WORK INSTRUCTIONS
Using the listing below, return every line that includes "frames".

------

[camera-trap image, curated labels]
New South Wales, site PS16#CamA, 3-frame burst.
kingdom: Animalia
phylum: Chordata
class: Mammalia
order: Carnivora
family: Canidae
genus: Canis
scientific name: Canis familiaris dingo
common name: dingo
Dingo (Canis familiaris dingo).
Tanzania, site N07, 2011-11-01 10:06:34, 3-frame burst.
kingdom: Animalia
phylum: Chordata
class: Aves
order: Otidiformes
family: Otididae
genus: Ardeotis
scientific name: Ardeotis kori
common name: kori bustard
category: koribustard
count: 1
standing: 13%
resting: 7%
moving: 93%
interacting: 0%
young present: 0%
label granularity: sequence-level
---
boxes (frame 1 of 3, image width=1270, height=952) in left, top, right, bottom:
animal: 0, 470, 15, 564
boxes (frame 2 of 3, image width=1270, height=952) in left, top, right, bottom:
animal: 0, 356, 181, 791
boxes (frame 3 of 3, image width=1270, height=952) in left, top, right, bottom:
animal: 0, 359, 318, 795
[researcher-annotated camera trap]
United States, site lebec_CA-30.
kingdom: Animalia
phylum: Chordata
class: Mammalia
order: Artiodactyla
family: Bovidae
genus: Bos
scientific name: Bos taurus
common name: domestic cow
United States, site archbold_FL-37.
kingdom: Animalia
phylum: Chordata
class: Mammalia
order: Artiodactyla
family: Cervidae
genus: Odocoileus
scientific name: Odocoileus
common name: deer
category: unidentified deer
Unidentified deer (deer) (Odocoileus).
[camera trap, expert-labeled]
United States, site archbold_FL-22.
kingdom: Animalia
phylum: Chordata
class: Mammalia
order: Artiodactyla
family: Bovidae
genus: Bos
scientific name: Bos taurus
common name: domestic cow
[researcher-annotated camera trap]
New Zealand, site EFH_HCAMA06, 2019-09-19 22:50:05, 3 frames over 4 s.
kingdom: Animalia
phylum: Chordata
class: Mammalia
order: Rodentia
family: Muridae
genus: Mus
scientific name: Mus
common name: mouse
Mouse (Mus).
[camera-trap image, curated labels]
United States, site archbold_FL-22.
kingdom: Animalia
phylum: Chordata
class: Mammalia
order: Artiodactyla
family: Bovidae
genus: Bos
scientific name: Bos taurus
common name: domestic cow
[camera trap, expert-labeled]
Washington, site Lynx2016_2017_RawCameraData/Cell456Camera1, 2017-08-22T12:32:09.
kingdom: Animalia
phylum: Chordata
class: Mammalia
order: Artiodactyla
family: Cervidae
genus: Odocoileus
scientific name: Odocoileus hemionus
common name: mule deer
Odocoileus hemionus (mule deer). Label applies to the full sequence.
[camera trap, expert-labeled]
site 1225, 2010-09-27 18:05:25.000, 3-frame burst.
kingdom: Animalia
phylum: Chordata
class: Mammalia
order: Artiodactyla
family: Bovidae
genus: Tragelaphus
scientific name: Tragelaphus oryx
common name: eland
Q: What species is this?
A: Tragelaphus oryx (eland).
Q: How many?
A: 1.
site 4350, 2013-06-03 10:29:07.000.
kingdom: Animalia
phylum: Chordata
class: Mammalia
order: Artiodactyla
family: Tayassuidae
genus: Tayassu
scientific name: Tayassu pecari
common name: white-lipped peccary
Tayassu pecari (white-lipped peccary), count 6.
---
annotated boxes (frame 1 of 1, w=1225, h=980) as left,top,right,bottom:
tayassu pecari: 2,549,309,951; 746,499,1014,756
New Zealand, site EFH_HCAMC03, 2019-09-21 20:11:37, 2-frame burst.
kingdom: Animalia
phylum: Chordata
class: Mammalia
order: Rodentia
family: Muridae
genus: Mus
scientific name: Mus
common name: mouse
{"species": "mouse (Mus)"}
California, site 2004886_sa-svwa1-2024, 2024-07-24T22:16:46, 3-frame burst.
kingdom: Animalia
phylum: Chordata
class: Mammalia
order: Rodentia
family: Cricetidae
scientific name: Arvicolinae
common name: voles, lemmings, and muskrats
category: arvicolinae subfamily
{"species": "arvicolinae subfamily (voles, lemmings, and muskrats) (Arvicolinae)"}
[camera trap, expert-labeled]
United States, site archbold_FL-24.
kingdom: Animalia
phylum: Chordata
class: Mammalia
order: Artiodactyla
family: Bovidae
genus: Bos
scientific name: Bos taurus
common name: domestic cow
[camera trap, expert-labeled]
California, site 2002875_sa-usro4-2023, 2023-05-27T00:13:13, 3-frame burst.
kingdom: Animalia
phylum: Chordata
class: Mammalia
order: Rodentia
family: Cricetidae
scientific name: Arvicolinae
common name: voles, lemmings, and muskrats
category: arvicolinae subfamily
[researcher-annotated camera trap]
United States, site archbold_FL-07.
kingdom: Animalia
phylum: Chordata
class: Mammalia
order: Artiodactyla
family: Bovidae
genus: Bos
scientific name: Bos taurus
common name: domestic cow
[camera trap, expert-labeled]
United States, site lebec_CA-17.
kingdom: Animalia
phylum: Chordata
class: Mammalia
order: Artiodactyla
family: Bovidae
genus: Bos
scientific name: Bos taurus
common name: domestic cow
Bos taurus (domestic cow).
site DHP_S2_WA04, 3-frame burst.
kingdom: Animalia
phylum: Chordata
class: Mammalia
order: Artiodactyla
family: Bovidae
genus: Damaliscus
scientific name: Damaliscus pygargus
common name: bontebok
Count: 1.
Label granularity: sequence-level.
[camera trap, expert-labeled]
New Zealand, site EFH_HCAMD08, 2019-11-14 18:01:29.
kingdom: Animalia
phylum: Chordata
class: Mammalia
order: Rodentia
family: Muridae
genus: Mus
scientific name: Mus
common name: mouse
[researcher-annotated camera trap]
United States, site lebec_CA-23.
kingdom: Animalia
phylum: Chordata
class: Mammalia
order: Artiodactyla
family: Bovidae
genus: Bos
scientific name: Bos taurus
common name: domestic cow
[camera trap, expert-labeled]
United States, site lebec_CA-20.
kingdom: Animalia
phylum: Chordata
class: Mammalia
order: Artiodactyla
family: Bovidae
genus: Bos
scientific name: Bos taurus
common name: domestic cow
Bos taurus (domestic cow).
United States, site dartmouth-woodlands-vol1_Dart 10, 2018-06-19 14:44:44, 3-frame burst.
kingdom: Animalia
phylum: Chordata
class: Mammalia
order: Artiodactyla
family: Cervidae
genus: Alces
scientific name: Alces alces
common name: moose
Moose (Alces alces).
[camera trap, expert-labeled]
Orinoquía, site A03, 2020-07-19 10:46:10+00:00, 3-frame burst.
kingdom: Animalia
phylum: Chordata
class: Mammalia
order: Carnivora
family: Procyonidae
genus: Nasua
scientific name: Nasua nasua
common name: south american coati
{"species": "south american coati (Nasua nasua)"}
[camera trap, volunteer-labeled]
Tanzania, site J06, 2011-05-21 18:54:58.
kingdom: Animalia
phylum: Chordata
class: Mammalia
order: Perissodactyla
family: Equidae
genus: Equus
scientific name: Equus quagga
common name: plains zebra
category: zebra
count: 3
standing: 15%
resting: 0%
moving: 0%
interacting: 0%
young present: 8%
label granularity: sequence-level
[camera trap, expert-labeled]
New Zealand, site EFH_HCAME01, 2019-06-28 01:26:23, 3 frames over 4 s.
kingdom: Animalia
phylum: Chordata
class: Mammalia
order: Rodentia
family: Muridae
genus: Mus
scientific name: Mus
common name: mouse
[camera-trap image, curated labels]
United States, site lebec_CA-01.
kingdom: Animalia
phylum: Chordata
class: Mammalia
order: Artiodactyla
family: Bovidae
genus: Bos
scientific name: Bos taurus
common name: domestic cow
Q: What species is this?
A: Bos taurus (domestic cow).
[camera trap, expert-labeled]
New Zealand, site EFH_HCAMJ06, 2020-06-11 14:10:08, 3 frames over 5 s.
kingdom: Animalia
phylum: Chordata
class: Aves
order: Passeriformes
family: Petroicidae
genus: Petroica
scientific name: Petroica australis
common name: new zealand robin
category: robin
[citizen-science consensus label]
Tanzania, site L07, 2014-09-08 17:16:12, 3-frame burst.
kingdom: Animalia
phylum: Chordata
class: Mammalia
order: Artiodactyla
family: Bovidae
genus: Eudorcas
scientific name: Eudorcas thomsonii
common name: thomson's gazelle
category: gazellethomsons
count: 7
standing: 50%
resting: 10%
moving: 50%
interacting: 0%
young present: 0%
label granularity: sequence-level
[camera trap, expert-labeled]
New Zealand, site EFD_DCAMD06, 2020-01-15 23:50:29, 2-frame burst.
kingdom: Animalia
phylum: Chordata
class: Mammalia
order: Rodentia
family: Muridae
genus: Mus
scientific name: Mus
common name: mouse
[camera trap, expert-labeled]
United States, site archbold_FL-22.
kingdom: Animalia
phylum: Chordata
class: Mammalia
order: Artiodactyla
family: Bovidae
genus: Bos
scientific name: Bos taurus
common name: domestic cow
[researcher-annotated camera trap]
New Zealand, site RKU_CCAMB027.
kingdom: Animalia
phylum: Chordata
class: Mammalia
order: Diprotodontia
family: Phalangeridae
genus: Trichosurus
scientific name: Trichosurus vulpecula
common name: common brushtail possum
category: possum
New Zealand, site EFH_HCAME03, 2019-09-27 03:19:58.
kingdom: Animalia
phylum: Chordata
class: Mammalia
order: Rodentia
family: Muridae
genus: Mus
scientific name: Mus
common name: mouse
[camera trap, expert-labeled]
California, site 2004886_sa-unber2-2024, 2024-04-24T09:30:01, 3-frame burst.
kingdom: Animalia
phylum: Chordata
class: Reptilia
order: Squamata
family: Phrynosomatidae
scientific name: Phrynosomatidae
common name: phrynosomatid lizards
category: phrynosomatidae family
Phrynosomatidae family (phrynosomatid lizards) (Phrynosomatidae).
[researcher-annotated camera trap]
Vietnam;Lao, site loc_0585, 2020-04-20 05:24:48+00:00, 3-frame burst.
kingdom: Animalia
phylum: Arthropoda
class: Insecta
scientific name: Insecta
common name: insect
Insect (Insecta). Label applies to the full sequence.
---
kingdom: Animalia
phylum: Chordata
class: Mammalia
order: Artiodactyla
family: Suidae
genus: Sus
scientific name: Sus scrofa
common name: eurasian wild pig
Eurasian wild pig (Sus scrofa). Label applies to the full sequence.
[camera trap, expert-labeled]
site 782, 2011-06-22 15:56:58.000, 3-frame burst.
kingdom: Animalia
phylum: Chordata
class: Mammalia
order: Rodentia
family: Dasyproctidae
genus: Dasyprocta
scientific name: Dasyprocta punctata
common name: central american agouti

------

YOUR SOLUTION
New Zealand, site EFH_HCAMA06, 2019-09-19 22:50:05, 3 frames over 4 s.
New Zealand, site EFH_HCAME01, 2019-06-28 01:26:23, 3 frames over 4 s.
New Zealand, site EFH_HCAMJ06, 2020-06-11 14:10:08, 3 frames over 5 s.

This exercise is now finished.